Le règlement de Dublin régit les demandes d’asile au niveau de l’UE. Comment fonctionne-t-il, et que lui est-il reproché ?

En attendant la prise en charge de leur demande d'asile, les réfugiés restent plusieurs mois dans des camps, comme ici à Idomeni en Grèce, le 15 mars 2016 - Crédits : Sakis Mitrolidis / Commission européenne
En attendant la prise en charge de leur demande d’asile, les réfugiés restent plusieurs mois dans des camps, comme ici à Idomeni en Grèce, le 15 mars 2016 - Crédits : Sakis Mitrolidis / Commission européenne

Ce que vous allez apprendre dans cet article

Lorsqu’un migrant demande l’asile dans un pays de l’UE, c’est au premier pays européen qu’il a traversé de traiter cette demande.

Le règlement de Dublin fait reposer l’essentiel de la pression migratoire sur des pays comme Malte, l’Italie, la Grèce ou l’Espagne.

Une nouvelle proposition de réforme a été présentée par la Commission européenne le 23 septembre 2020 : le Pacte européen sur la migration et l’asile.

Qu’est-ce que le système de Dublin ?

Partant du principe que le niveau de protection et d’accueil des demandeurs d’asile est le même dans tous les pays de l’UE, le système de Dublin permet de définir quel pays est le plus à même d’accueillir une demande d’asile. 

Il oblige ainsi, dans la plupart des cas, un individu à déposer sa demande dans son pays d’arrivée sur le territoire de l’UE. S’il la dépose dans un autre Etat, par exemple une fois arrivé en France après avoir d’abord débarqué en Grèce, il sera renvoyé dans cette dernière pour qu’elle traite sa demande.

Le système lie l’ensemble des pays de l’Union européenne, mais aussi la Suisse, la Norvège et le Liechtenstein, à l’exception du Danemark qui ne souhaite pas y participer. 

Pièce maîtresse du régime d’asile européen commun (RAEC), il comprend les règlements de Dublin III et Eurodac. Voté en 2013, le premier établit les critères et les mécanismes d’accueil pour les demandeurs d’asile. Il succède à la convention de Dublin (signée en 1990) et au règlement Dublin II (adopté en 2003).

Le second a été adopté au même moment (en révision d’un précédent règlement de 2003) pour assurer une plus grande efficacité dans l’application de Dublin III. Il organise la collecte les données biométriques des personnes à leur entrée sur le sol européen et leur conservation dans un système automatisé pour suivre le demandeur d’asile et son dossier. Il permet d’éviter qu’un même individu ne dépose de demande dans plusieurs pays.

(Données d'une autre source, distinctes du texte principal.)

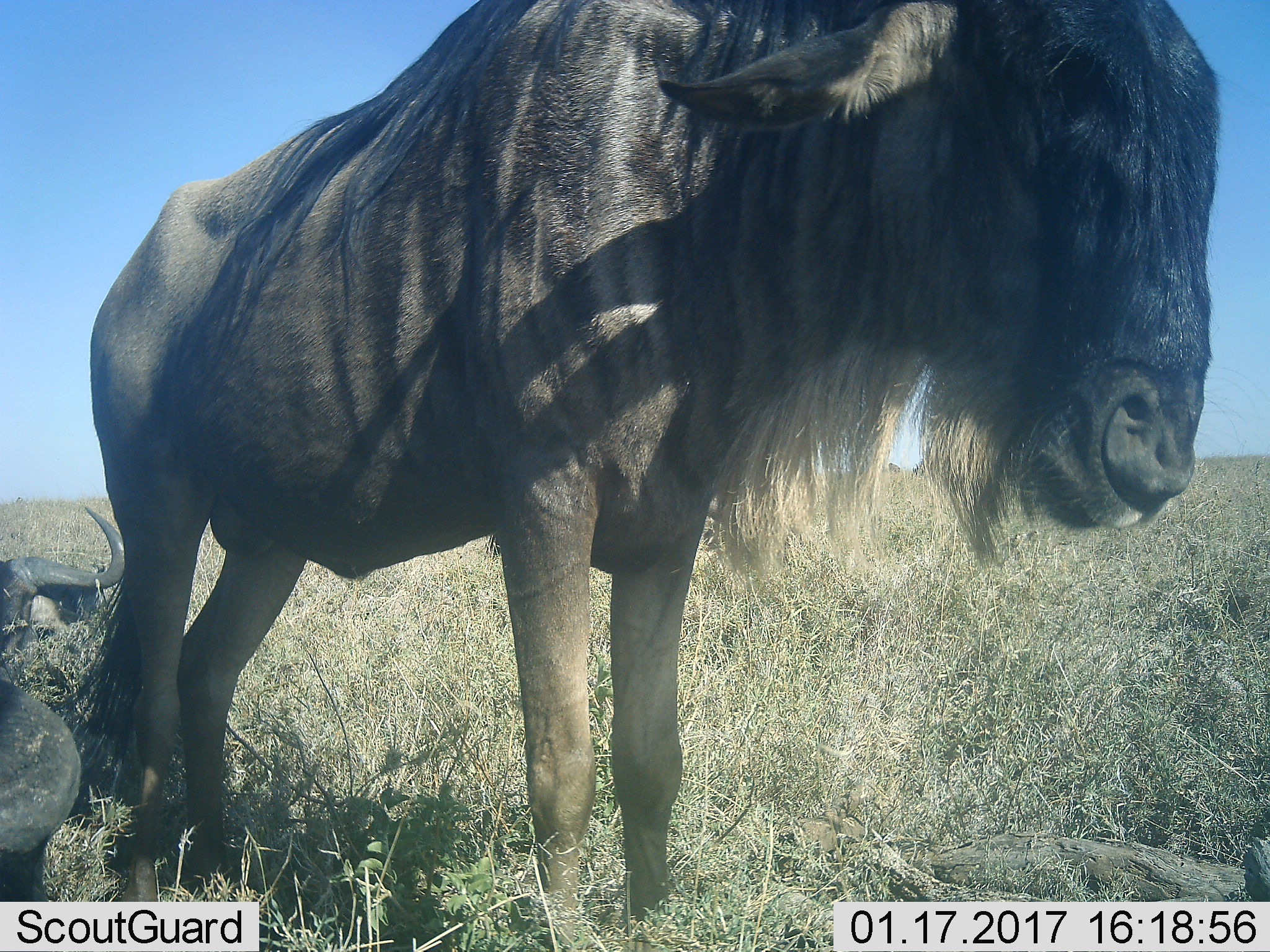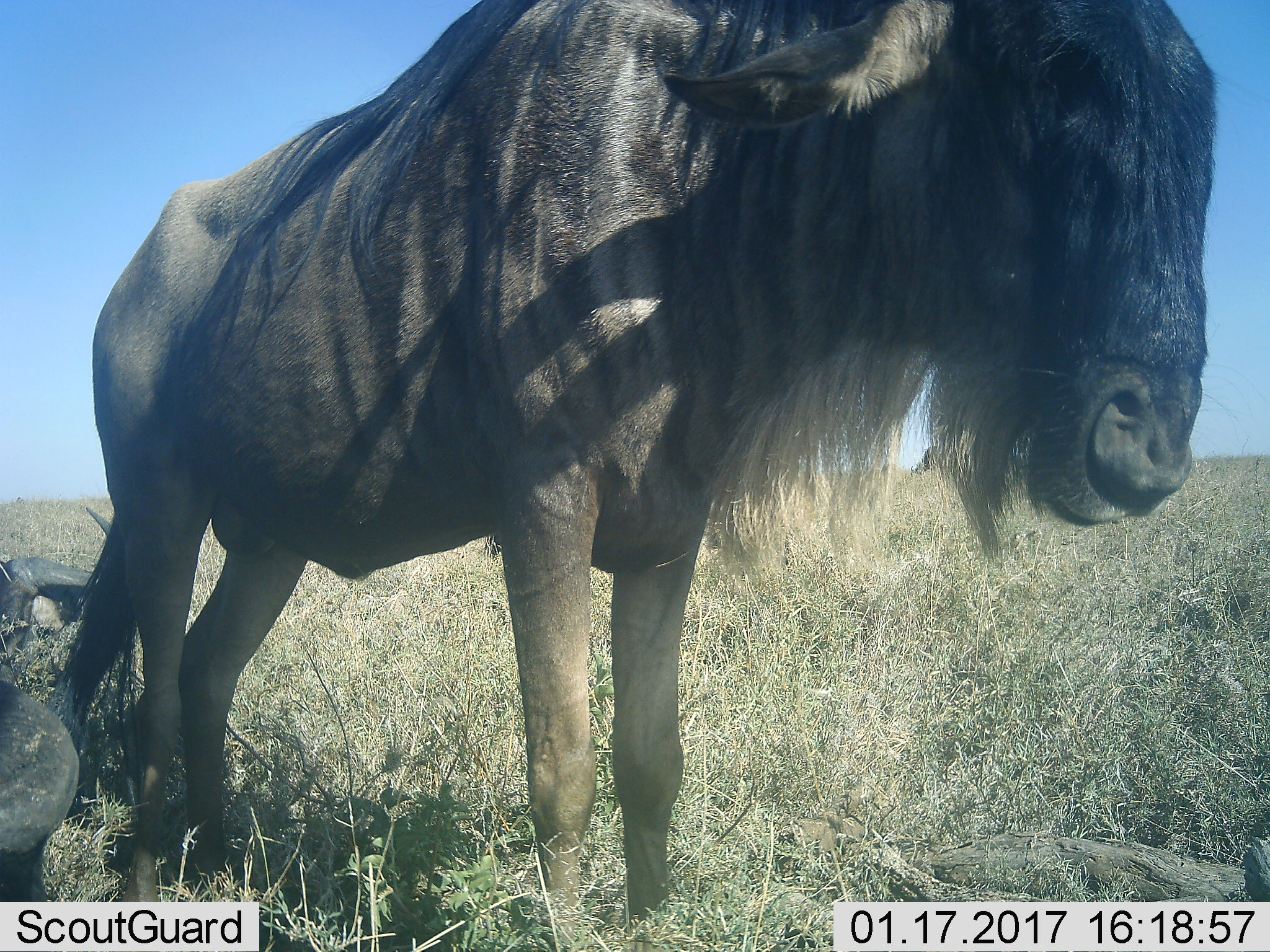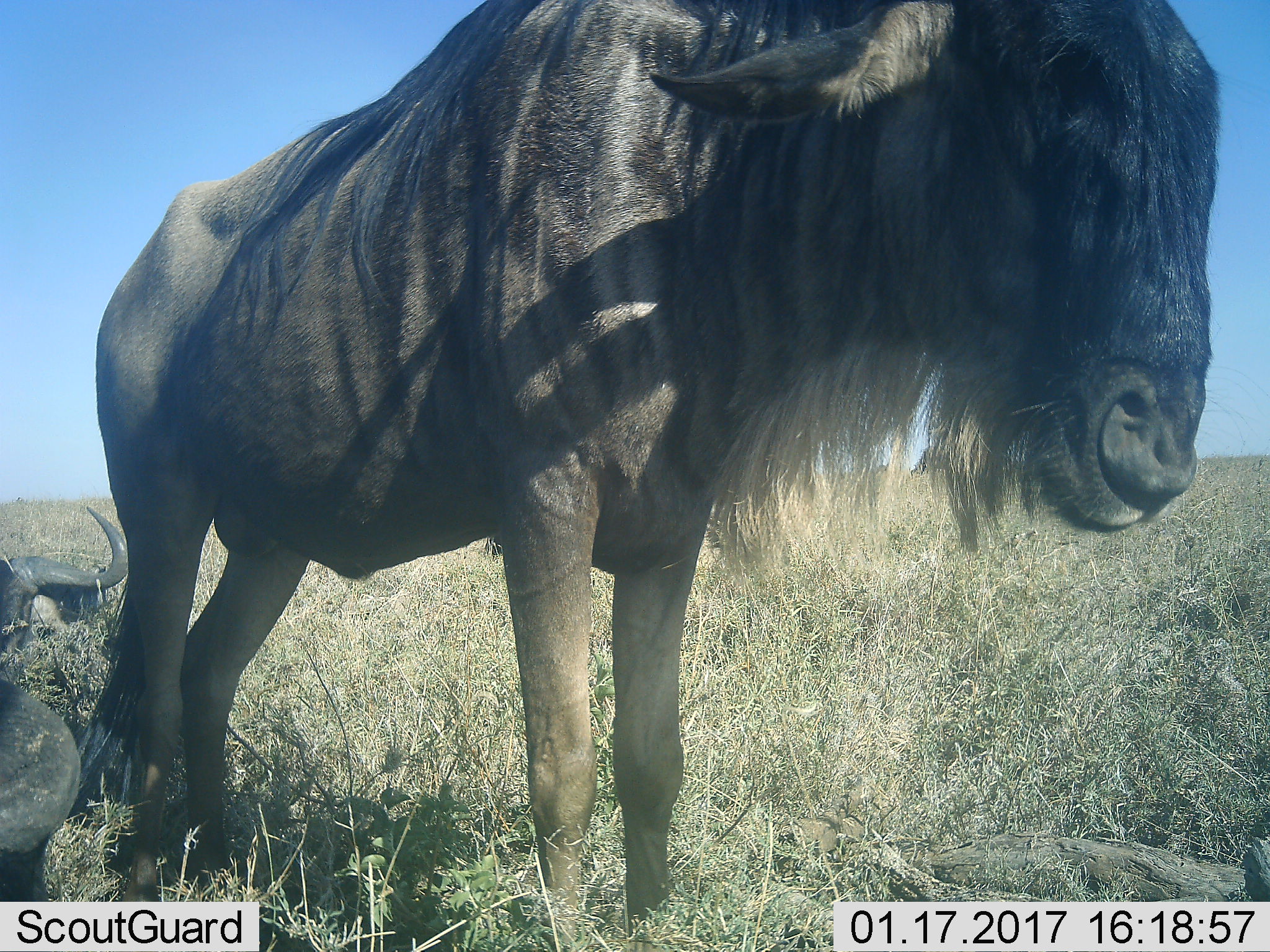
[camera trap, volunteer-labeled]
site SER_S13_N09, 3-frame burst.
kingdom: Animalia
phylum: Chordata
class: Mammalia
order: Artiodactyla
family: Bovidae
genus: Connochaetes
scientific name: Connochaetes taurinus taurinus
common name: blue wildebeest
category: wildebeestblue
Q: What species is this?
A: Wildebeestblue (blue wildebeest) (Connochaetes taurinus taurinus).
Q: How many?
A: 3.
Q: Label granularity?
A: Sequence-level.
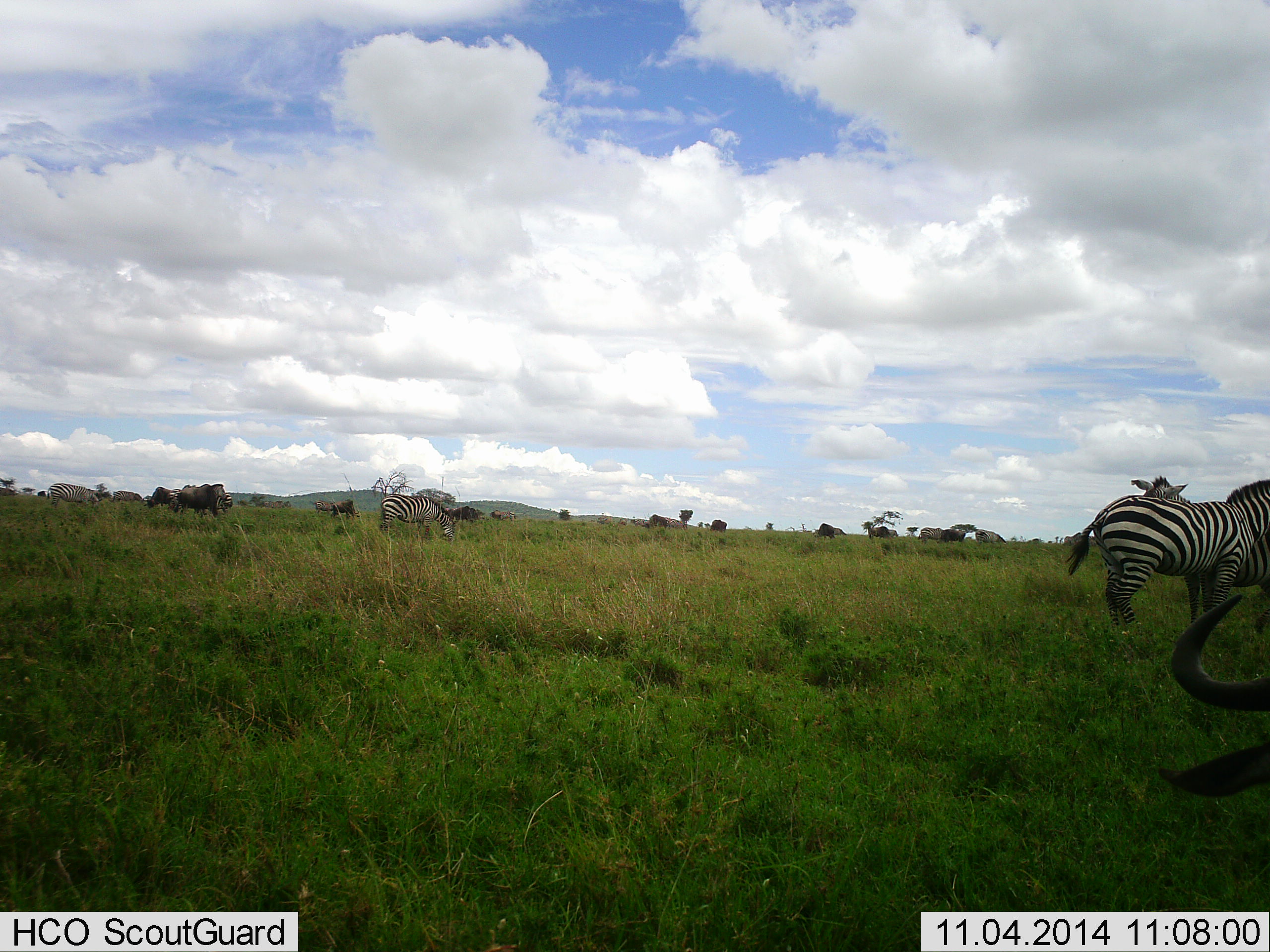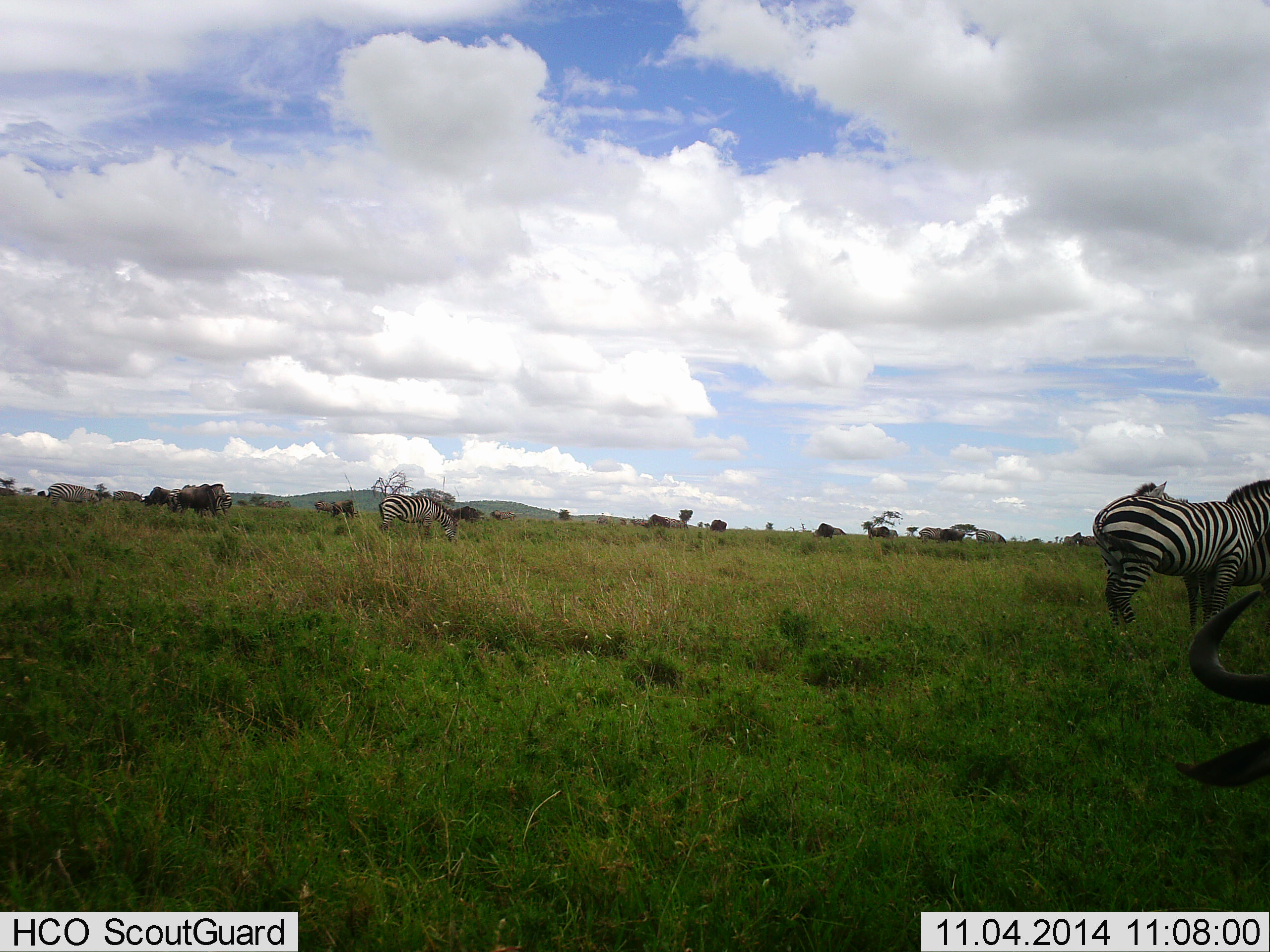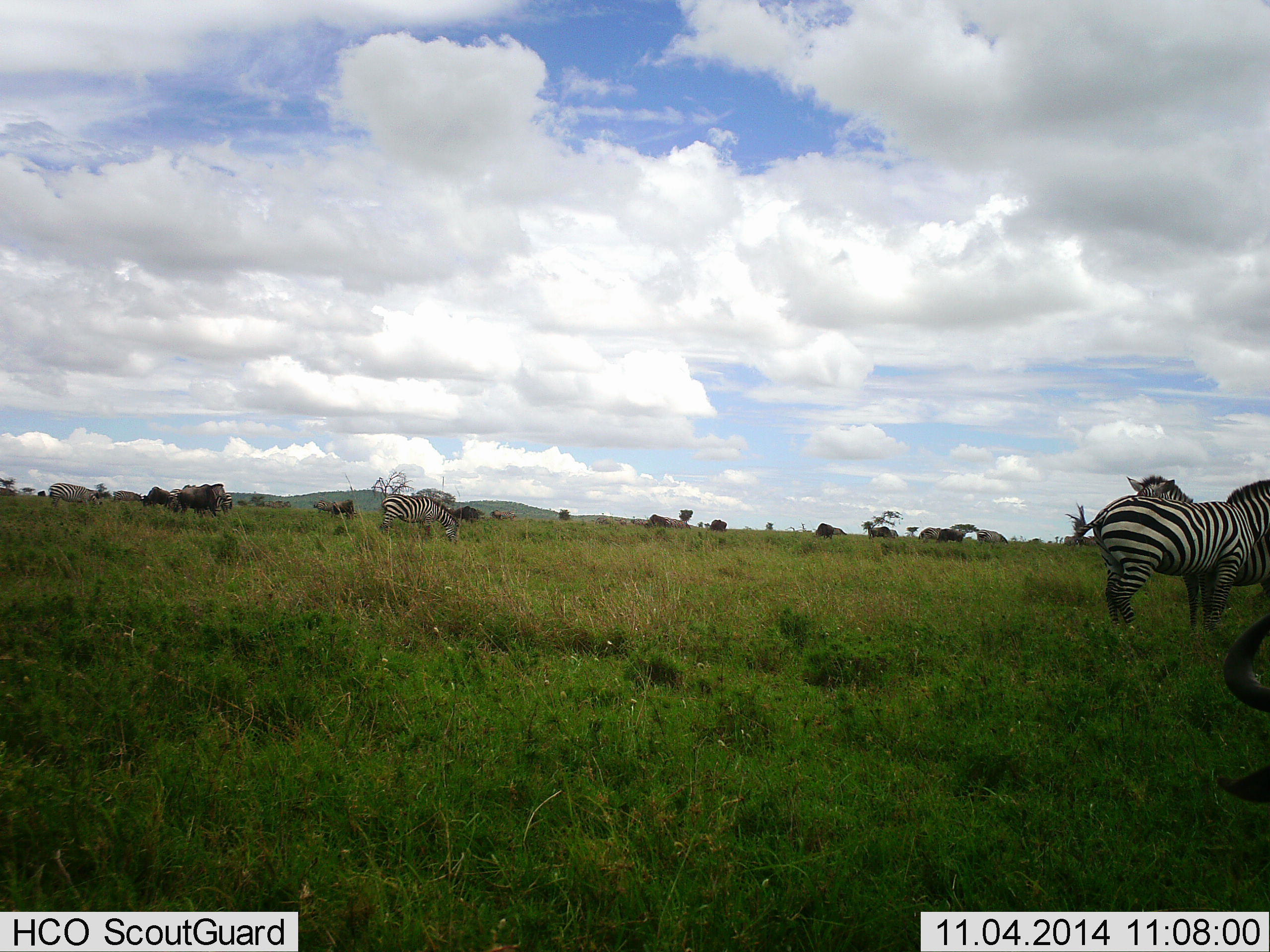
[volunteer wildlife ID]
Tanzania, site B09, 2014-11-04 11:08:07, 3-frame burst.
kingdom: Animalia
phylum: Chordata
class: Mammalia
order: Artiodactyla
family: Bovidae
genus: Connochaetes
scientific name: Connochaetes taurinus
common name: blue wildebeest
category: wildebeest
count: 6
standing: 42%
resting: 8%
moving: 42%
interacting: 0%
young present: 0%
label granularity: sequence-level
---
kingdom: Animalia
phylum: Chordata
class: Mammalia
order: Perissodactyla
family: Equidae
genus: Equus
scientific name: Equus quagga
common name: plains zebra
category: zebra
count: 4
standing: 100%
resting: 0%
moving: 9%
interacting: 0%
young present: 0%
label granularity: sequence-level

Quels sont les critères pour déterminer le pays responsable d’une demande d’asile ?

Pour déterminer quel Etat sera responsable de la demande d’accueil, le texte du règlement prévoit un principe simple expliqué par la Commission européenne : l’Etat qui prendra en charge la demande d’asile est celui qui a joué “le rôle le plus important dans l’entrée du demandeur sur le territoire de l’UE” .

Cette importance est évaluée à travers plusieurs critères. Selon un rapport d’évaluation du Parlement européen, l’Etat responsable peut ainsi être :

  • un Etat membre dans lequel le demandeur d’asile a déjà de la famille, auquel cas il peut demander à ce que sa demande soit traitée dans ce pays. Pour les mineurs non-accompagnés, le pays responsable est celui dans lequel réside un parent ou un adulte capable de prendre en charge le mineur. Comme l’explique Horatia Muir Watt, professeure en droit international privé et en droit comparé à Sciences-Po, “ce système explique pourquoi de très nombreux mineurs se retrouvant à Calais disent qu’ils ont un parent en Angleterre” ;
  • un Etat membre qui a déjà délivré au demandeur d’asile un titre de séjour ou un visa encore en cours de validité, auquel cas la demande de celui-ci peut être traitée dans ce pays, à l’expiration de son autorisation de séjour ;
  • si aucun de ces critères ne peut s’appliquer, c’est alors le premier pays par lequel le demandeur d’asile est entré qui est responsable du traitement de la demande. Cette obligation prend fin après 12 mois à compter de la date d’entrée. Ce critère est celui qui est le plus souvent appliqué, ce qui explique que la pression migratoire s’est principalement portée sur des pays comme l’Italie, la Grèce, Malte ou l’Espagne.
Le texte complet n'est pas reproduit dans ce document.